A moment later, she was having the same panic attack for the opposite reasons. It had always pleased her that her place was such a picture of calm and organisation, but now she had the urge to run around messing up the cushions on the sofa and leaving dirty plates in the sink. For Peter, she might have obsessed over whether or not the glasses had been dried and stacked stem up or stem down. For Mark, she wanted to display some sign not only that she lived here but that she was alive here, too. She could not. It wasn't true.

Mark seemed too tall for her low ceilings and too wide for her narrow hallway. His body was not in the league of Jules the IT guy, but he had an air about him, a quality that gave her the impression that her little flat could not contain him.

He doesn't belong here,
she thought forlornly.
I want him to belong to me, but he can’t.

If her lounge looked as though a team had constructed it from the pages of a fashion catalogue, then he had leapt down a graffiti artist's sketch. He was all wild lines and sharp edges. He fluttered when he moved and, frankly, so did she. His presence shone a light all of its own.

He paused in front of the three landscapes before passing deeper into her main room.

“What do you think?” she asked and when he winced she wished that she could take the question back. She was about to get an honest answer.

“They're beautifully-framed,” he said. “Did you hang them yourself?”

“Subtle,” she said, smirking.

“They obviously mean a lot to you. I don't have to like them.”

“So you don't like them?”

“I didn't come to talk about art.”

She put her hand on her hip, accentuating her waist and enhancing the swell of her breasts, naked beneath the dressing gown.

His eyes flicked over her body. At the same time, she allowed herself to enjoy his body too. He was wearing worn, blue jeans and a simple white shirt. He had three buttons open at the collar and she thought about what it might be like to slip her hands in between cotton and skin. First her hands and then her face, allowing her hair to fall against him, allowing him to take her hair in his hands.

He appeared to be having a similar fantasy, his hands sliding under the folds of her gown, peeling back the flimsy top layer and laying her bare. Although her dressing gown covered her from her neck to her knees, she felt undoubtedly sexy being naked beneath and still wet from the shower too.

Undressing her with his eyes wouldn’t have taken long and then there was the question: what next?

“Why did you come?” she asked.

“I came to talk about you,” he said and then their eyes locked, no more roaming, just an understanding passing between them. No matter what else was going on, no matter how much she felt stupid because of the other night in the gallery, no matter how honest Mark was being with her, the truth was undeniable. The truth was that there was a connection between them that was beyond anything Judy had ever felt before.
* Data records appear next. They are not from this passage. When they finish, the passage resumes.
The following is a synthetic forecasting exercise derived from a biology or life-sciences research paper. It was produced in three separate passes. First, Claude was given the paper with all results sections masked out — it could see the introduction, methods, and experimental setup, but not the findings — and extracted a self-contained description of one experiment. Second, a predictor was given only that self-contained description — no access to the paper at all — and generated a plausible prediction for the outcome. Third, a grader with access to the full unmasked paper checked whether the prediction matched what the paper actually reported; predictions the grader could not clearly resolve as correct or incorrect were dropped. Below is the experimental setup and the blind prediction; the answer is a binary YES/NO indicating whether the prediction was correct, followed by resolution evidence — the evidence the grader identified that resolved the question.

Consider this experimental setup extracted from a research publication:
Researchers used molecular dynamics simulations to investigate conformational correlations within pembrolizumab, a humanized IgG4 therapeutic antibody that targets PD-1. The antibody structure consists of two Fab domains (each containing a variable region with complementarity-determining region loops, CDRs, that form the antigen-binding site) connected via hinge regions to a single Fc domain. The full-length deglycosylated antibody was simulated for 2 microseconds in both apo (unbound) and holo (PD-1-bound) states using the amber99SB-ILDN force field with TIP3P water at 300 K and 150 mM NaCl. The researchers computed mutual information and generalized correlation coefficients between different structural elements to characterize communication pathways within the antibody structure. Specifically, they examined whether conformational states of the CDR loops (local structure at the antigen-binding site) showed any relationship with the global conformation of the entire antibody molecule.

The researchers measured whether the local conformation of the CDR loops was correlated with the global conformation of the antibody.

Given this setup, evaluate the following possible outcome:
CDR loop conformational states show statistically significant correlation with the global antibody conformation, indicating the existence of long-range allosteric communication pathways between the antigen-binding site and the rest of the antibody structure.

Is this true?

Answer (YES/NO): YES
 “Excuse me a moment while I slip into something less comfortable,” she said.

Jules would have called her a spoilsport then or would have told her not to do so on his account, but Mark didn't capitalise on the moment, which made her question whether he fancied her after at all.

In the bedroom, she talked rapidly in whispers, debating whether or not to return to the lounge wearing nothing at all in order to make up for lost time.

“That's better,” she said when she entered the lounge in tight shorts and a T-shirt. She’d gone for a clothing option between two extremes.

His mouth fell open when she walked in and his eyes smiled at her.

“Wow,” he said in appreciation.

She was wearing her best lacy underwear beneath. Knowing that her prettiest lace was between her outer clothes and her skin made her feel even sexier, changing the way she moved around the room, changing the way she looked at him. Her every movement was pleasurable. Every fibre of her being invited him to touch her.

She pulled at her T-shirt to make sure it was straight and she brushed a hand through her hair.

“You've probably had a good rummage around,” she said, smiling. “In fact, I expect you made a copy of my key and have it in your pocket right now.”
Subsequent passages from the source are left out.